April 24, 2008

(++++) FAIRY-TALE PHENOMENA

Once Upon a Marigold. By Jean Ferris. Harcourt. $17.

The Penderwicks on Gardam Street. By Jeanne Birdsall. Knopf. $15.99.

      The danger and magic of fairy tales translate at best uneasily into the modern world. Today’s writers of fairy-tale-like stories for younger readers either feel the need to set them in times gone by or find themselves using fairy-tale elements in what only seems to be a story of our everyday world.

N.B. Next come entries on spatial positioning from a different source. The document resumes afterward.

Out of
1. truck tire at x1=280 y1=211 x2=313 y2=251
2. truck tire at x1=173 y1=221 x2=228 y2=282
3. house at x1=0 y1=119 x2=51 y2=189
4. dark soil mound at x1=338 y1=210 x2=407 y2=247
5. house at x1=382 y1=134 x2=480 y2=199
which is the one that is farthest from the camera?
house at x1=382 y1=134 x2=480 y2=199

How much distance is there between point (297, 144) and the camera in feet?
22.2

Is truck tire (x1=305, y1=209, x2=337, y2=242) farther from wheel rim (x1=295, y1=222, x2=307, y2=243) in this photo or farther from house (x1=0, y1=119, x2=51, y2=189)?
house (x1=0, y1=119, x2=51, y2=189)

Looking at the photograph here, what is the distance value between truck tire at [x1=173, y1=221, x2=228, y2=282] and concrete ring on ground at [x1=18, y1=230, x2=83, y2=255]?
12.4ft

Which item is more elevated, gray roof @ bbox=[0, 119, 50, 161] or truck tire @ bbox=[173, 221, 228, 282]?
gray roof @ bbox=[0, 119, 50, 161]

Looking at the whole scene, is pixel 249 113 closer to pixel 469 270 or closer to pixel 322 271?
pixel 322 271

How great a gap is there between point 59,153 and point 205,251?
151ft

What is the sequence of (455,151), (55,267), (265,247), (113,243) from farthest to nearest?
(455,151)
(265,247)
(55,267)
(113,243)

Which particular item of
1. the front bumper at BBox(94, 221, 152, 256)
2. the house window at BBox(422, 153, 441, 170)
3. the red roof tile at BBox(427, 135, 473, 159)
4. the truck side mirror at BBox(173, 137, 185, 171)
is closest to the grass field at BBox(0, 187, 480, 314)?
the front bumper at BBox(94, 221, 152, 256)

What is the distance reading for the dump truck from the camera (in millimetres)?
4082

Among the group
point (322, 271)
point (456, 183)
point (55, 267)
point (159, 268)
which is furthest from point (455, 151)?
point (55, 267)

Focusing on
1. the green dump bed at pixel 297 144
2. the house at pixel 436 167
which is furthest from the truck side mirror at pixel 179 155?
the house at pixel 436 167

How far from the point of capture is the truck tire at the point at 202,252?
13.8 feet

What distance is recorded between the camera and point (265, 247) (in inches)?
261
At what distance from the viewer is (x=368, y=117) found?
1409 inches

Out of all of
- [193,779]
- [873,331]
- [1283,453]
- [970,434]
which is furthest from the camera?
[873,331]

      Of course, a really good writer can take the fairy-tale mystique and turn it inside out and every which way around. That is what Jean Ferris does in Once Upon a Marigold, which is both a sendup of fairy tales and a book that is quite true to their spirit and many of their age-old patterns. It is also a book that actually matches its marketing, which in this case consists of the cover lines, “part comedy, part love story, part everything-but-the-kitchen-sink.” Yup; that’s it exactly. It’s got a good-hearted forest troll who wants to take business away from the inept tooth fairy. It’s got a runaway little boy who comes to live with the troll and who we just know will turn out to be a prince, although we are not sure how that will be revealed. It’s got an inept king and a wicked, scheming queen and four (not the usual three) princesses: three of them safely married off and out of the queen’s way, and one considered too plain to be of interest to most eligible princes – and too interested in books, and afflicted with a strange kind of empathy/telepathy curse besides. And then there’s p-mail, the pigeon-borne missives by which the boy who doesn’t know he is a prince communicates with the princess almost no one cares about. And a blacksmith whose failed inventions now lie in pieces in the castle dungeons. And two really big dogs, and three little ones. And a ferret. But what this book has most of all is heart, and that is why – even though it does not quite end “happily ever after” – it is such a delight to read. Ferris is a whiz at creating convoluted dialogue that almost makes sense, as when Princess Marigold and the boy, Christian, are speaking, and she says, “More doesn’t mean better. Enough is as good as a feast, you know.” And Christian, thinking of his life with Ed the troll, replies, “That’s what Ed always says. Or, what he says is, too much of a good thing is as good as a feast, but that’s what he means. I think. With Ed it’s sometimes hard to know.” But the moral of the story is straightforward and, in context, absolutely right: “She said, ‘As long as we’re with each other –’ ‘We know we’re in exactly the right place,’ he replied.”

      The second novel about the Penderwick family strives hard for this sort of magic – within what is supposed to be the real world – but never quite attains it. The book’s title, perhaps intended to evoke memories of Mary Poppins on Cherry Tree Lane, is part of Jeanne Birdsall’s attempt to fuse old-fashioned values with the story of a modern family. Critics and readers longing for simplicity, optimism, non-ironic storytelling and heartwarming sweetness applauded Birdsall’s first Penderwicks novel when it appeared in 2005 and will surely give The Penderwicks on Gardam Street a (++++) rating as well. But the persistent innocence and rather cloying dialogue may become tiresome for some readers, and a (+++) rating is more reasonable. The Penderwicks’ world only seems modern: the oddly archaic language and old-fashioned attitudes make it more the stuff of fairy tales. This is a family in which the girls use “do or die” as an up-to-date expression; comment among themselves, “The mystifying Marianne who hated flannel will long linger in my memory”; and tell their father, “Not only have we sullied the family honor, we’ve hurt you terribly, Daddy.” In truth, nothing catastrophic occurs in the Penderwicks’ world, where spats come at this level: “When pushed – and Rosalind was definitely feeling pushed – she could glower as well as anyone, and the glowering bouncing around that afternoon was truly frightening.” In this story, the four Penderwick sisters, whose mother has been dead for four years, confront the possibility that their father will start dating again, and decide that would be disastrous; so they hatch a plan to keep him for themselves and away from any potential romantic entanglement. Things go charmingly awry, of course, and everyone learns a lesson or two, and the girls hatch a “New Save-Daddy Plan” to replace the old one that didn’t work, and everything turns out quite happily for everyone – a fairy-tale ending, to be sure.